Representational dissimilarity matrix of the hidden representations of the ResNet50 model fine-tuned by Caltech101 dataset. The images were resized to 128 × 128 × 3 and then passed through the model to obtain the feature representations. The RDM was computed by 1 – Pearson correlations of the feature representations. The first 48 items were animate and the last 48 items were inanimate.

Regarding the RSA metric we elected to use 1 – Pearson correlation since this is most common in the literature and it is computational efficient (Diedrichsen & Kriegeskorte, 2017; Nili et al., 2014). The other popular choices include Euclidean distance and its second-momentum derivation Mahanalobis distance (Diedrichsen & Kriegeskorte, 2017), but as noted before, the Pearson correlation is the standard approach in fMRI studies to compute the RDMs. Following this, we used Spearman correlation to compare the RDMs (i.e. based on the observed and predicted responses), which is also a standard approach (Diedrichsen & Kriegeskorte, 2017).

Cross-validation of the encoding-based RSA across participants

A standard RSA pipeline involves computing a model representational dissimilary matrix (RDM) and a corresponding brain RDM, and then compute the similarity (i.e. Pearson correlation) between the model and the brain RDMs (Kriegeskorte, 2015; Kriegeskorte & Douglas, 2019; Kriegeskorte et al., 2008). In our previous preprint (Mei et al., 2022a), we used a standard RSA approach in an exploratory manner, performed within each subject only for descriptive purposes. In the current study, we conducted a cross-validated encoding-based RSA that was trained and tested between pairs of subjects to reveal robust and reliable patterns across subjects.

The encoding-based RSA pipeline starts by fitting an encoding model to predict voxel-wise wise responses (Konkle & Alvarez, 2022). Then, the RSA is computed between the predicted brain responses and the actual brain responses using a whole-brain searchlight algorithm.

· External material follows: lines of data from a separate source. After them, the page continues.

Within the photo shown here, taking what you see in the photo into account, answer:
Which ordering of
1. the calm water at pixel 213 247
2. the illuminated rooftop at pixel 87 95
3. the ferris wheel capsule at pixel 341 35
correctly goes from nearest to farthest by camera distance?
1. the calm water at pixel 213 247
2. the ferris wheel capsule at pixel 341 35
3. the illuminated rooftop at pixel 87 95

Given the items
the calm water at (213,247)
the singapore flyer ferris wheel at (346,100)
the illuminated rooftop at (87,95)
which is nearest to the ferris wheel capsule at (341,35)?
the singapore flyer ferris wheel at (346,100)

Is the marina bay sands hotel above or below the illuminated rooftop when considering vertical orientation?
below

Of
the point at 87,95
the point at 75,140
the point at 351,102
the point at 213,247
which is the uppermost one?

The encoding-based RSA was further cross-validated across participants. For each cross-validation fold, trials from a specific awareness condition (e.g., conscious) belonging to one participant were utilized to train an encoding model. This encoding model used features extracted from a computer vision model to predict voxel-wise BOLD responses. Following this, the encoding model was applied to trials from the same awareness condition (e.g., unconscious) but belonging to a different participant. The observed and predicted BOLD responses were summarized for each of the visual items leading to a 96 × 96 RDMs based on the observed and the predicted neural responses. The lower triangular parts of these two RDMs were correlated using Spearman. The entire analysis process was conducted following the normalization of each individual brain data to the standard Montreal Neurological Institute (MNI, Mazziotta et al., 2001; Mazziotta et al., 1995) space utilizing a searchlight sphere with a radius of 6 mm (see below). The Spearman correlation coefficients were assigned to the center of the sphere (Figure 3). The normalization ensured that the input size for fitting the encoding model in a given subject and for testing (predicting) in different subjects is the same.

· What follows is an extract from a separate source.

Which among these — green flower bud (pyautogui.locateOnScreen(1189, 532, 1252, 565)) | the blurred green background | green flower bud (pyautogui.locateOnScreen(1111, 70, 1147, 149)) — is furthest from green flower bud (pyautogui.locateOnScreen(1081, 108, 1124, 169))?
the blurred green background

Illustration of the pipeline used for encoding-based RSA across subjects and awareness states (i.e. from conscious to unconscious) or within the conscious or within the unconscious trials (not shown in the Figure). First, an encoding mode is trained to predict voxelwise responses based on the hidden layer representation of a convolutional neural network (CNN). The model is trained on the conscious trials of one participant and tested on the unconscious trials of a different participant in a standardized brain space. The predicted BOLD responses are then used to compute a predicted RDM across item pairs for a given searchlight sphere. The lower fields of computing the correlation between the predicted and true RDMs constitute the RSA.

The single-session fMRI data were transformed to standard space using a two-step registration process with FLIRT (FMRIB’s Linear Image Registration Tool) in FMRIB Software Library (FSL, Jenkinson et al., 2012). First, each subject’s fMRI data were aligned to their corresponding high-resolution structural MRI scan using Boundary-Based Registration (BBR) with 7 degrees of freedom (DOF). Next, the high-resolution structural MRI was registered to the MNI 152 space (average brain atlas from the McConnell Brain Imaging Center, Montreal Neurological Institute average), using a 12 DOF linear transformation. The resulting transformation matrices were used to normalize the individual fMRI data to standard space.

The searchlight analyses were then conducted in standard space. The searchlight algorithm used a sphere of 3 voxels moving across the whole brain (Kriegeskorte & Bandettini, 2007; Kriegeskorte et al., 2006) in which the RSA or decoding analysis was performed (Kriegeskorte et al., 2006).

Three distinct cross-participant validation scenarios for the encoding-based RSA were employed: (1) within-conscious-state cross-validation, (2) within-unconscious-state cross-validation, and (3) conscious-to-unconscious generalization.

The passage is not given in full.